# START OF Source extract

Wii U Party really is a great game. Tons of fun... though you really need friends to play with you for the best of the game. That is the only downside. Computers are fine but... they don't make up for the fun you'll get with friends.



Mommar said:

I like to read these articles particularly because I don't have a family or children of my own. I have a WiiU and I often wonder if my niece and nephew might benefit from playing it. My brother seems to only view things from a singles gamer mode still and doesn't seem to see the value in having one or what could be accomplished with the kids if he did (also, his wife kind of sucks when it comes to the kids playing games.)

This article seems to suggest what I've always assumed could be fun times with my niece and nephew, or fun times for my brother's family if why would only buy their own WiiU.



Gerbwmu said:

I grew up playing video it's only natural that I want my children to play games as it's an excuse for me to play more, but as a parent I'm also mindful of the types of things they experience at a young really is why I opt for Nintendo over other options. I know there will be no shortage of quality games for my children and I to enjoy playing together.



rjejr said:

"a universal measure in terms of value for money"

For the longest time I've had a $1 per hour ratio for my video game playing. I think this comes from pretty much only playing JRPGS on the PS1. And while this may not seem realistic today w/ $60 games that last 6 - 8 hours I find Gamefly and Redbox and used game deals help me keep pretty close to that goal.

Being a father of 2 sons myself one thing I immediately noticed about that video was how young the kids look. My boys are 8 and 11 and I still think of them as boys - well because they are boys - but they are very different than the kids in this video who look to be 4 or 5. We've played Wii Party and Wii Play Motion but never for long. And they seem to have outgrown Wii Sports and Resort and Go Vacation as well. Wii Sports Club held there attention for about 5 minutes. Now they spend a lot of time playing multiplayer - every Pikmin 3 co-op level they can - and Skylanders 1 and 2 while they wait for Santa to bring 3. Problem is, they are both very sore losers and therefore only play co-op modes. Even in the 400+ hours they've put into SSBB it's mostly been teaming up against the AI.

# END OF Source extract
# START OF Record excerpts

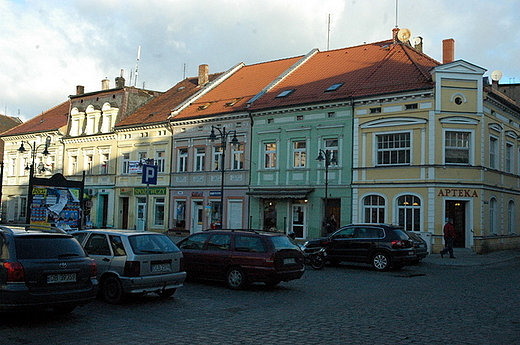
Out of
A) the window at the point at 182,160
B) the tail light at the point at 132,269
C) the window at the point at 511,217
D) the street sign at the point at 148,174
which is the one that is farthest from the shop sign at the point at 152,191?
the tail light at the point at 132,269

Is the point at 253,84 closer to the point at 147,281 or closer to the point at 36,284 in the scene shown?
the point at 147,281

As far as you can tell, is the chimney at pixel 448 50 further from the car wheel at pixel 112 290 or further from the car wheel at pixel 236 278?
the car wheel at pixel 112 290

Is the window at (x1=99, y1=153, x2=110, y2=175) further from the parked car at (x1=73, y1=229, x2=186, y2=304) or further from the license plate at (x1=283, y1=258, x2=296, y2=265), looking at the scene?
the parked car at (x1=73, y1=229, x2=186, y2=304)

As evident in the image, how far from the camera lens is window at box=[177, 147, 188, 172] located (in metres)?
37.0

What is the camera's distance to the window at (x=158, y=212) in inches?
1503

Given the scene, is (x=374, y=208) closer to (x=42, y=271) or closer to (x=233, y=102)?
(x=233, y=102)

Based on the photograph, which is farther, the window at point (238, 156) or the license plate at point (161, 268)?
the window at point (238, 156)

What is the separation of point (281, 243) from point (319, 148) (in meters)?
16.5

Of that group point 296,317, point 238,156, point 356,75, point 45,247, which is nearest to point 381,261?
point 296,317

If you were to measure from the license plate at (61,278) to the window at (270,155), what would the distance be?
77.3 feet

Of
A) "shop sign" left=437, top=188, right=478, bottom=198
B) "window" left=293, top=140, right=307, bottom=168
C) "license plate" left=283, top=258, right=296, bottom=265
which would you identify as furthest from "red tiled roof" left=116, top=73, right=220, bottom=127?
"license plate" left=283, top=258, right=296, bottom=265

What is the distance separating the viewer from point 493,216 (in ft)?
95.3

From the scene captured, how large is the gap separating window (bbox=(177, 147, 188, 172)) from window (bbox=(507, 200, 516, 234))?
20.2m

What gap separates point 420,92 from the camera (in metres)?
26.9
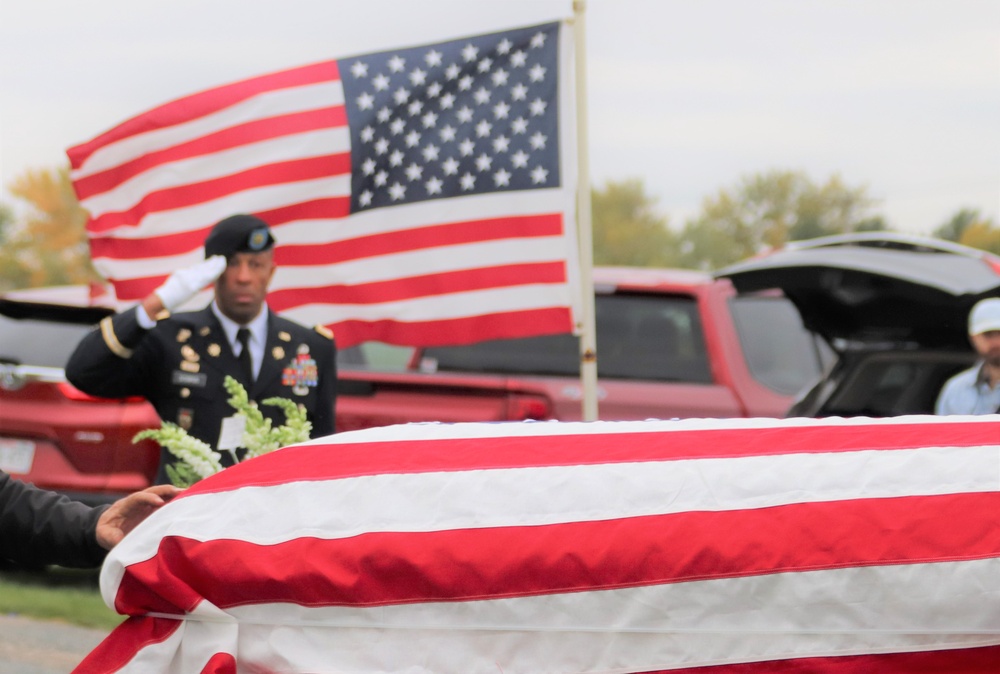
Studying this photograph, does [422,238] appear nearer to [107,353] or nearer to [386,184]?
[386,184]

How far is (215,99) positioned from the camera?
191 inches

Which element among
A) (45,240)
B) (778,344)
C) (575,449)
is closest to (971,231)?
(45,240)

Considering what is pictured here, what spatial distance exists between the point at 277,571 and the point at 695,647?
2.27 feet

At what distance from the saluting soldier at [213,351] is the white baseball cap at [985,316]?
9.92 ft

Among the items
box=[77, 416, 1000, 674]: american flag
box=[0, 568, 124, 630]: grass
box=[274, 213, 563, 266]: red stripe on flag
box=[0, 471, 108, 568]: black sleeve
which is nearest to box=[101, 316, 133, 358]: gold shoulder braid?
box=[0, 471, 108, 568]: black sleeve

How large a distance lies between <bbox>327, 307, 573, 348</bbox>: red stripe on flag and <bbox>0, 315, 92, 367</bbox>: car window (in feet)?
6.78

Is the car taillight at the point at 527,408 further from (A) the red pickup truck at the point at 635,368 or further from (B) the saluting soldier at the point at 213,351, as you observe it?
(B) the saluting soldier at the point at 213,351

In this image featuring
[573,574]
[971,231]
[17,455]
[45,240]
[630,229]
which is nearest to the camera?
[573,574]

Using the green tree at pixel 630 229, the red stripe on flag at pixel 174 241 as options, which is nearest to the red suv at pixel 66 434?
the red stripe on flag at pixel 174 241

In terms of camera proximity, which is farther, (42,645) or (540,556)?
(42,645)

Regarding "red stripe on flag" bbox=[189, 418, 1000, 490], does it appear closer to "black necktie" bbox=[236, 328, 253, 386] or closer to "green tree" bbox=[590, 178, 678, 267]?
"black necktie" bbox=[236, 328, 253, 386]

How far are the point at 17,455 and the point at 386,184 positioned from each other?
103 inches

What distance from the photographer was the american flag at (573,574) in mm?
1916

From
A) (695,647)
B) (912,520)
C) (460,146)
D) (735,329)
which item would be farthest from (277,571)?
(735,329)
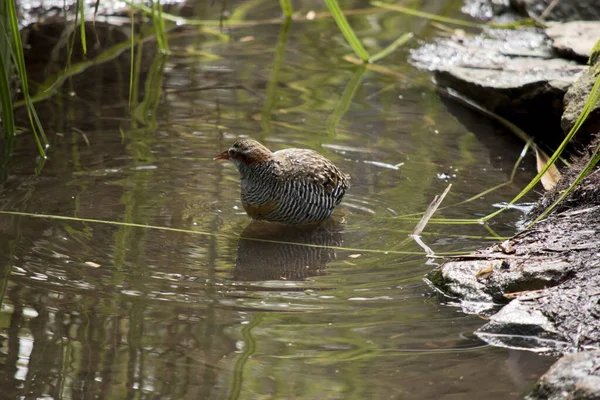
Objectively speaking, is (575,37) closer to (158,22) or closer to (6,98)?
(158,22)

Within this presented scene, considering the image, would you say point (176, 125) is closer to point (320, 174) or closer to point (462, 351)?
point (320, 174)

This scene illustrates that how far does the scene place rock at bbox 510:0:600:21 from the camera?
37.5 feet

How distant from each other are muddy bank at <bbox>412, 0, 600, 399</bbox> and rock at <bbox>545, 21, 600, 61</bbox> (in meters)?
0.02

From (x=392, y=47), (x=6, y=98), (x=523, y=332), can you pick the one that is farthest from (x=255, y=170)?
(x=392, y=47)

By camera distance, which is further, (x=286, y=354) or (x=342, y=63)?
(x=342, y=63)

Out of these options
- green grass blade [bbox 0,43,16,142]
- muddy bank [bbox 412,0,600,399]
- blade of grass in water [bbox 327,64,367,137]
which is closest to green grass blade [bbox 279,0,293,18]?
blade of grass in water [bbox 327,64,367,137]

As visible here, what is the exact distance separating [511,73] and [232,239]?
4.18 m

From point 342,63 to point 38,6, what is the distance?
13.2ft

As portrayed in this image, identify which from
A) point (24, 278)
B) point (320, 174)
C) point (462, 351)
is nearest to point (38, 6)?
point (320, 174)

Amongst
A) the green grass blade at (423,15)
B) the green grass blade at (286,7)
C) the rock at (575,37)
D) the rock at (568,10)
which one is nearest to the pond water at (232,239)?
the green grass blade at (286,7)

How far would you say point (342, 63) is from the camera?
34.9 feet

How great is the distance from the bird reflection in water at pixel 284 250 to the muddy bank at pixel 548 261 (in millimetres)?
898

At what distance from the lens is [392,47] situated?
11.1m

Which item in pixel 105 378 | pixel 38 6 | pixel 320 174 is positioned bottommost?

# END OF Record excerpts

— Work instructions —
[1] From the reader comments on family gaming, return the passage from "This article seems" up to and including "their own WiiU.", reproducing it word for word.
[2] According to the reader comments on family gaming, how old are the sons of the commenter rjejr?

— The replies —
[1]
This article seems to suggest what I've always assumed could be fun times with my niece and nephew, or fun times for my brother's family if why would only buy their own WiiU.

[2] They are 8 and 11.